This module provides students with a thorough understanding in basic principles of microeconomics. You will be exposed to a range of the application theories. You will gain an understanding of how markets work, including strategic behaviour of firms and the various models under which firms might behave. You will gain skills and techniques to analyse problems from a mathematical, graphical and intuitive perspective applying your knowledge to real world scenarios.

Principal Learning Outcomes

Demonstrate a solid grasp of the basic theoretical material in microeconomics, including consumer and producer theory. Demonstrate an ability to apply their knowledge to important areas of application, including policy analysis.

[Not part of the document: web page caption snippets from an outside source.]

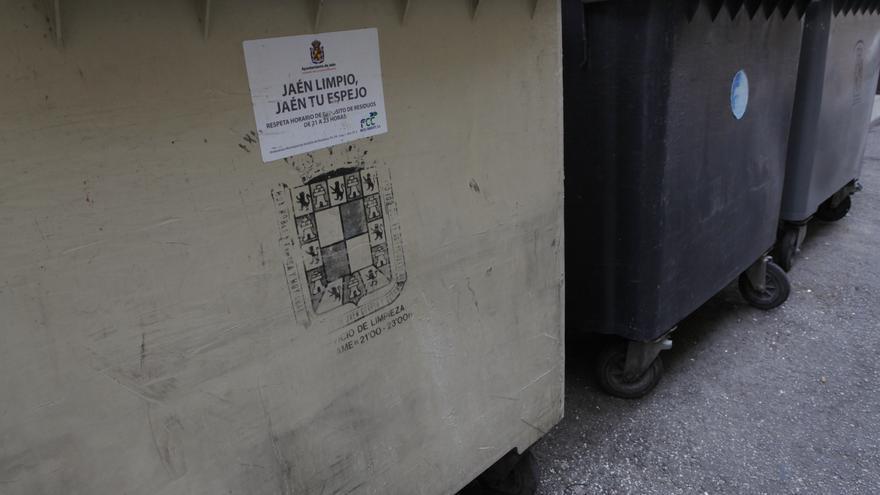 El ayuntamiento de Jaén planea dejar de recoger la basura un día a la semana.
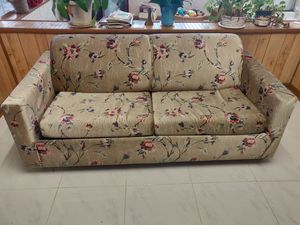 Sofa Bed. Good condition. Free for Sale in NEW PRT RCHY, FL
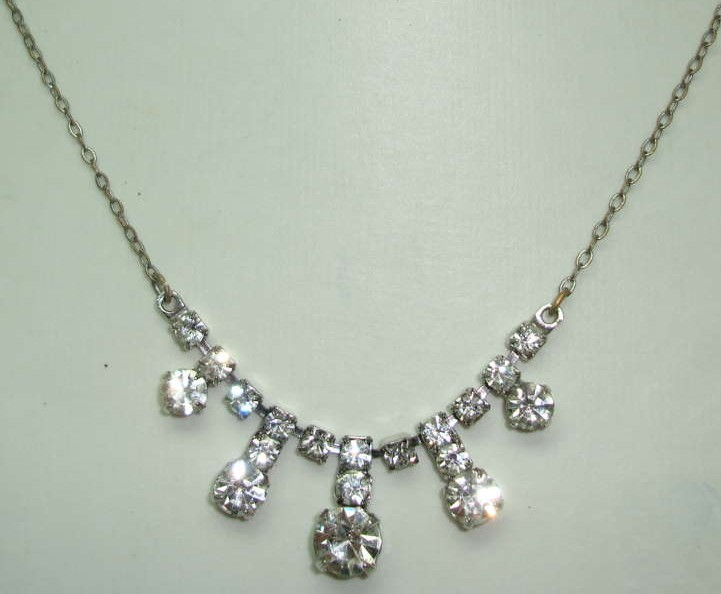 Vintage 50s Glamorous Diamante Paste Drop Necklace on Silver Chain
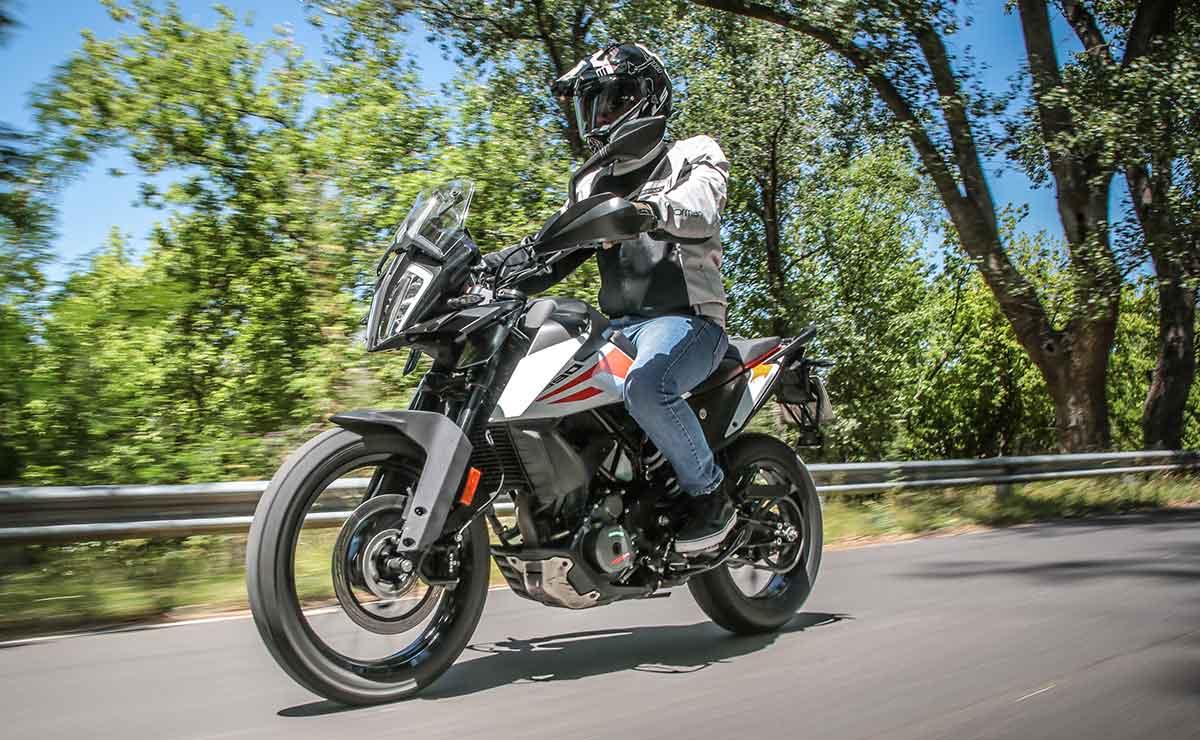 KTM 390 Adventure lateral derecho en ruta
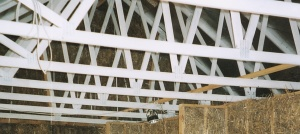 Bracing of roof trusses above a straw filled kram wall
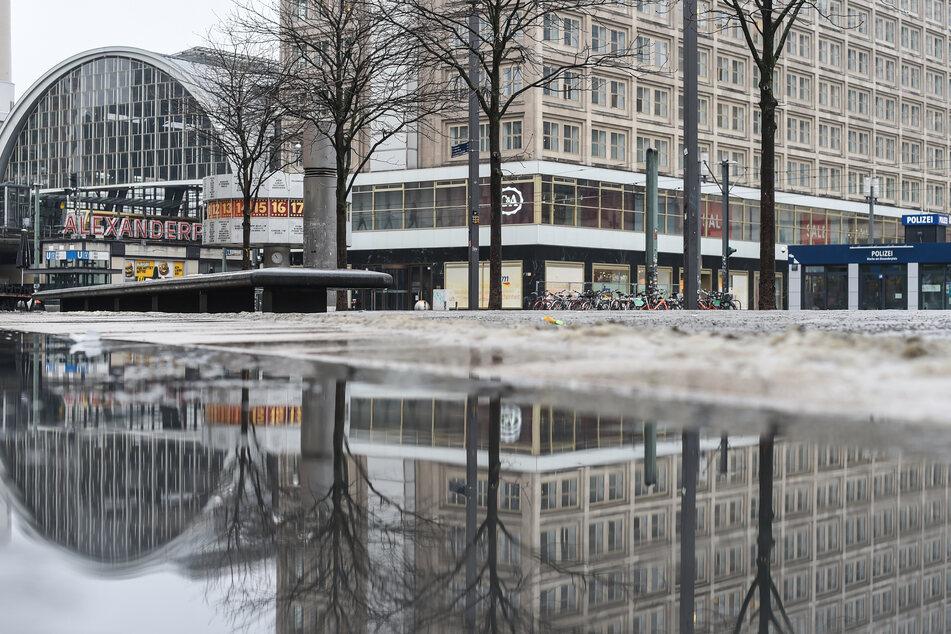 Auch in den kommenden Tagen warten Berliner und Brandenburger vergeblich auf Sonne und Wärme.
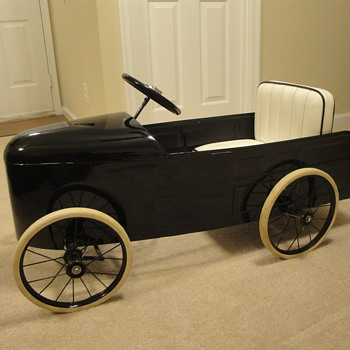 Old Pedal Car (1930s?)   - Model Cars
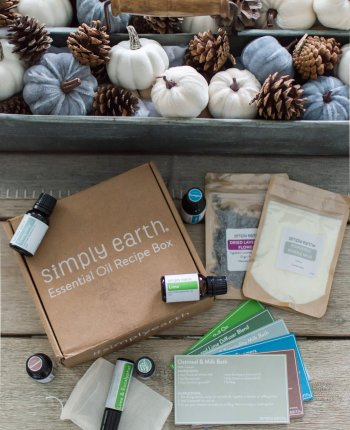 Simply Earth November Essential Oil Recipe Box / A Hosting Home Blog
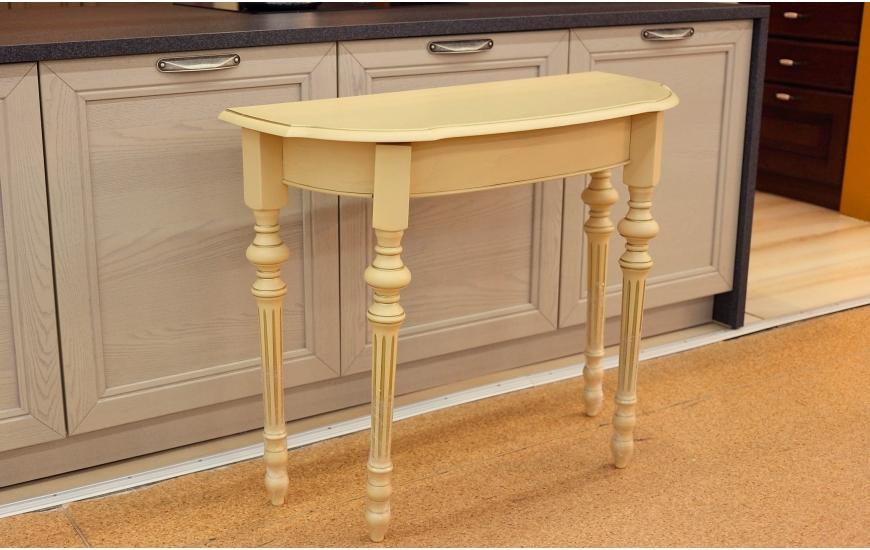 Белые консольные столы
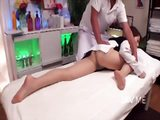 Japanese babe gets a erotic massage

Show understanding of core concepts in consumer and producer theory Explain a variety of concepts using different approaches, including those involving mathematical, graphical and intuitive analysis. Construct models of both consumer and producer behaviour and understand the implications and understand the way in which economic models are used to analyse problems and the limitations of them.

Syllabus

The module will typically cover SOME OF the following topics:

Supply and Demand. Supply; demand; market equilibrium; equilibrium shocks; government intervention; supply and demand elasticities. Consumer theory. Preferences; utility; budget constraints; individual demand; substitution effects; income effects; revealed preferences, applications, behavioural economics and critiques of rational choice framework; Production. Technology; isoquants; marginal rate of technical substitution; marginal products; cost curves; long and short run; returns to scale; profit maximisation; cost minimisation; cost curves; supply curves. Competition. Profit maximisation; short run; long run; market equilibrium; consumer welfare; producer welfare; applications. Imperfect Competition; Models of Oligopoly: Cournot Model; Stackelberg Model; Comparison of Collusive, Cournot, Stackelberg, and Competitive Equilibria; Bertrand Model; Game Theory. An introduction to terminology and Nash equilibria; an introduction to economic models.

Context

Pre-requisite for
EC202-30
Part-year Availability for Visiting Students
Available in the Spring term only (1 x test - 12 CATS) and in the Autumn and Spring terms together (2 x tests - 24 CATS)

Assessment

Assessment Method
Coursework (20%) + 3 hour examination (Summer) (80%)
Coursework Details
Test 1 (10%), Test 2 (10%), 3 hour examination (Summer) (80%)
Exam Timing
Summer

Exam Rubric

Time Allowed: 3 Hours.

Answer BOTH questions in Section A (40 marks total), and THREE questions in Section B (20 marks each). Answer Section A questions in one booklet and Section B questions in a separate booklet.

Approved pocket calculators are allowed.

Read carefully the instructions on the answer book provided and make sure that the particulars required are entered on each answer book. If you answer more questions than are required and do not indicate which answers should be ignored, we will mark the requisite number of answers in the order in which they appear in the answer book(s): answers beyond that number will not be considered.

Previous exam papers can be found in the University’s past papers archive. Please note that previous exam papers may not have operated under the same exam rubric or assessment weightings as those for the current academic year. The content of past papers may also be different.